Problem details => It is required that all of the data be written out exactly.

Records for the exercise =>
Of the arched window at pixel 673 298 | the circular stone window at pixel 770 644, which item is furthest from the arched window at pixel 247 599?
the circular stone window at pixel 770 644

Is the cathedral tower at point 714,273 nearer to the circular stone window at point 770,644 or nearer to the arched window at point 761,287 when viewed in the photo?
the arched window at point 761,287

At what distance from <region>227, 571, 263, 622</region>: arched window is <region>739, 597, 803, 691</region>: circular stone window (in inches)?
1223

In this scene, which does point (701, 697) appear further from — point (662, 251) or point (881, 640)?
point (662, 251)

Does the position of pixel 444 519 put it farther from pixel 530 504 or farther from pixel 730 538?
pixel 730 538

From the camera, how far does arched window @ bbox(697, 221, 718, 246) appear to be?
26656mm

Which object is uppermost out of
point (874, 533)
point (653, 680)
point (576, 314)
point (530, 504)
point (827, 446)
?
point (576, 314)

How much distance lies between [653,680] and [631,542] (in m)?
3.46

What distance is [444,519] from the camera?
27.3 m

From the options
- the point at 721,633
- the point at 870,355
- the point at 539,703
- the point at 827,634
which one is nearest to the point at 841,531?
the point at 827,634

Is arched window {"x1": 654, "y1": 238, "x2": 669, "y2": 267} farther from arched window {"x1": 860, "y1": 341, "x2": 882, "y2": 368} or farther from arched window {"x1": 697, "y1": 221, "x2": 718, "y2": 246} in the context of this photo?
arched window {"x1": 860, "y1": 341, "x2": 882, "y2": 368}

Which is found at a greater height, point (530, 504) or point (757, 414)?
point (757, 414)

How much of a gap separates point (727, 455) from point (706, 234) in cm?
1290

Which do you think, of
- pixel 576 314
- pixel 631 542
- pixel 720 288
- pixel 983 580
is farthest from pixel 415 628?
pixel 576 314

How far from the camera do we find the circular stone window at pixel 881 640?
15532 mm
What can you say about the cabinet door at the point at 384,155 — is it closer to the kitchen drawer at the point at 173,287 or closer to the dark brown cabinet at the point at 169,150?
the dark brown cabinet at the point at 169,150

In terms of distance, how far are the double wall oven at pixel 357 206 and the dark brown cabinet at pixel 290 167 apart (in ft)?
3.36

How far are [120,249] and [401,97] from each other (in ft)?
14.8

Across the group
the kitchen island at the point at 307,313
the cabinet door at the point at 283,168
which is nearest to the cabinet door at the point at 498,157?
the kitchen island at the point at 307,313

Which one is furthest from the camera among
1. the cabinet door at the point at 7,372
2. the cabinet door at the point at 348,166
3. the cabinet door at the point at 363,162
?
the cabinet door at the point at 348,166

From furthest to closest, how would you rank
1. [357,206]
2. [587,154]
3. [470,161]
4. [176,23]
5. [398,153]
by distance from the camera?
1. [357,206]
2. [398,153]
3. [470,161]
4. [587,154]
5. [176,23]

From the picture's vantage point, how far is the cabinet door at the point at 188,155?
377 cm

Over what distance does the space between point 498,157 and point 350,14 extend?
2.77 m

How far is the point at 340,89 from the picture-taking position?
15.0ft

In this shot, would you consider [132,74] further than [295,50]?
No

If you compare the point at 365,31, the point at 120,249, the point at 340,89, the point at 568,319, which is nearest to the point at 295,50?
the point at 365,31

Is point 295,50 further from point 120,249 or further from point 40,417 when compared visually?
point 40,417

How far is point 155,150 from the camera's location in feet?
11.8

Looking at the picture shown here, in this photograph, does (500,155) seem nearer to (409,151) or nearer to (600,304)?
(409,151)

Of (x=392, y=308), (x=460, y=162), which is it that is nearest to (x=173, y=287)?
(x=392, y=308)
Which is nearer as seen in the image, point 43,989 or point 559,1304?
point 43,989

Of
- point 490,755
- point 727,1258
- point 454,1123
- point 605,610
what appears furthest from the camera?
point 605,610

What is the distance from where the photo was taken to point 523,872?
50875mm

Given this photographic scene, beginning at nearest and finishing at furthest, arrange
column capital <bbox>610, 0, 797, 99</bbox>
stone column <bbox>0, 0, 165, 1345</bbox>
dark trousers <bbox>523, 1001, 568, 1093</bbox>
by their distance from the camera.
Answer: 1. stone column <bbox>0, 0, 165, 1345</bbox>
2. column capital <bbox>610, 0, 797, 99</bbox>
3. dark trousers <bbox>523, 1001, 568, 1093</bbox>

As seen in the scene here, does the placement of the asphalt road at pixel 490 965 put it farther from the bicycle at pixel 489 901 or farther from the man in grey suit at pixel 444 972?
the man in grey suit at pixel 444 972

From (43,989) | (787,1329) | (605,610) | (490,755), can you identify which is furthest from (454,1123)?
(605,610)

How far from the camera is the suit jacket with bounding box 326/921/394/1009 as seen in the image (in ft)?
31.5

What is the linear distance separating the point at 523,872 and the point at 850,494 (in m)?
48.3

Solution for this task =>
Of the arched window at pixel 673 298 | the circular stone window at pixel 770 644, which item is furthest from the arched window at pixel 247 599?
the circular stone window at pixel 770 644

Is the cathedral tower at point 714,273 nearer to the circular stone window at point 770,644 or nearer to the arched window at point 761,287 when viewed in the photo?
the arched window at point 761,287

At what distance from <region>227, 571, 263, 622</region>: arched window is <region>739, 597, 803, 691</region>: circular stone window (in inches)?
1223

In this scene, which does point (701, 697) appear further from — point (662, 251) or point (881, 640)?
point (662, 251)

Does the position of pixel 444 519 put it farther from pixel 530 504 or farther from pixel 730 538?
pixel 730 538

From the camera, how far does arched window @ bbox(697, 221, 718, 246) appear to be?
26656mm

Which object is uppermost out of
point (874, 533)
point (653, 680)
point (576, 314)
point (530, 504)
point (827, 446)
?
point (576, 314)

How much distance lies between [653,680] and [631,542] (in m)?
3.46

What distance is [444,519] from the camera?
27.3 m

From the options
- the point at 721,633
- the point at 870,355
- the point at 539,703
- the point at 827,634
which one is nearest to the point at 841,531?
the point at 827,634

Is arched window {"x1": 654, "y1": 238, "x2": 669, "y2": 267} farther from arched window {"x1": 860, "y1": 341, "x2": 882, "y2": 368} or farther from arched window {"x1": 697, "y1": 221, "x2": 718, "y2": 246} in the context of this photo?
arched window {"x1": 860, "y1": 341, "x2": 882, "y2": 368}

Which is found at a greater height, point (530, 504) or point (757, 414)?
point (757, 414)

How much of a gap separates point (727, 455) from point (706, 234) in cm?
1290

Which do you think, of
- pixel 576 314
- pixel 631 542
- pixel 720 288
- pixel 983 580
is farthest from pixel 415 628?
pixel 576 314

How far from the camera do we find the circular stone window at pixel 881 640?
15532 mm
What can you say about the cabinet door at the point at 384,155 — is it closer to the kitchen drawer at the point at 173,287 or closer to the dark brown cabinet at the point at 169,150?
the dark brown cabinet at the point at 169,150

In terms of distance, how far are the double wall oven at pixel 357 206 and the dark brown cabinet at pixel 290 167 apart (in ft)?
3.36

How far are [120,249] and [401,97] from each other (in ft)?
14.8

Across the group
the kitchen island at the point at 307,313
the cabinet door at the point at 283,168
which is nearest to the cabinet door at the point at 498,157?
the kitchen island at the point at 307,313

Which one is furthest from the camera among
1. the cabinet door at the point at 7,372
2. the cabinet door at the point at 348,166
3. the cabinet door at the point at 363,162
?
the cabinet door at the point at 348,166

From furthest to closest, how would you rank
1. [357,206]
2. [587,154]
3. [470,161]
4. [176,23]
5. [398,153]
by distance from the camera?
1. [357,206]
2. [398,153]
3. [470,161]
4. [587,154]
5. [176,23]

From the picture's vantage point, how far is the cabinet door at the point at 188,155?
377 cm

Over what distance does the space between point 498,157 and point 350,14 extend?
2.77 m

How far is the point at 340,89 from the picture-taking position?
15.0ft

In this shot, would you consider [132,74] further than [295,50]?
No

If you compare the point at 365,31, the point at 120,249, the point at 340,89, the point at 568,319, which is nearest to the point at 295,50?
the point at 365,31

Is point 295,50 further from point 120,249 or further from point 40,417 when compared visually?
point 40,417

How far is point 155,150 from the camera's location in feet?
11.8

Looking at the picture shown here, in this photograph, does (500,155) seem nearer to (409,151) or nearer to (600,304)?
(409,151)

Of (x=392, y=308), (x=460, y=162), which is it that is nearest to (x=173, y=287)?
(x=392, y=308)
Which is nearer as seen in the image, point 43,989 or point 559,1304?
point 43,989

Of
- point 490,755
- point 727,1258
- point 454,1123
- point 605,610
what appears furthest from the camera?
point 605,610

What is the distance from where the photo was taken to point 523,872?
50875mm

Given this photographic scene, beginning at nearest and finishing at furthest, arrange
column capital <bbox>610, 0, 797, 99</bbox>
stone column <bbox>0, 0, 165, 1345</bbox>
dark trousers <bbox>523, 1001, 568, 1093</bbox>
by their distance from the camera.
Answer: 1. stone column <bbox>0, 0, 165, 1345</bbox>
2. column capital <bbox>610, 0, 797, 99</bbox>
3. dark trousers <bbox>523, 1001, 568, 1093</bbox>

As seen in the scene here, does the placement of the asphalt road at pixel 490 965 put it farther from the bicycle at pixel 489 901 or farther from the man in grey suit at pixel 444 972?
the man in grey suit at pixel 444 972

From (43,989) | (787,1329) | (605,610) | (490,755), can you identify which is furthest from (454,1123)?
(605,610)

How far from the camera is the suit jacket with bounding box 326/921/394/1009 as seen in the image (in ft)?
31.5

What is the linear distance separating the point at 523,872 and the point at 850,494 (in m)?
48.3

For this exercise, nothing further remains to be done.